[begin Data to use]

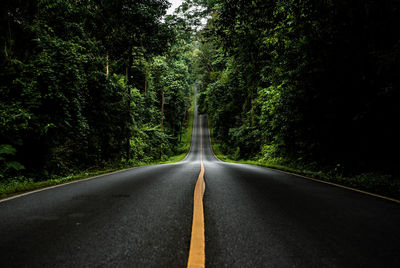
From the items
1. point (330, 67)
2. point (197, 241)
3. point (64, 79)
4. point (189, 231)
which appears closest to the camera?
point (197, 241)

[end Data to use]

• [Task statement]: Please update the items above by changing "closest to the camera" to "nearest to the viewer" and leaving everything else as it is. Leave the pictures out of your answer.

• [Solution]:
From the items
1. point (330, 67)
2. point (197, 241)
3. point (64, 79)
4. point (189, 231)
which appears nearest to the viewer?
point (197, 241)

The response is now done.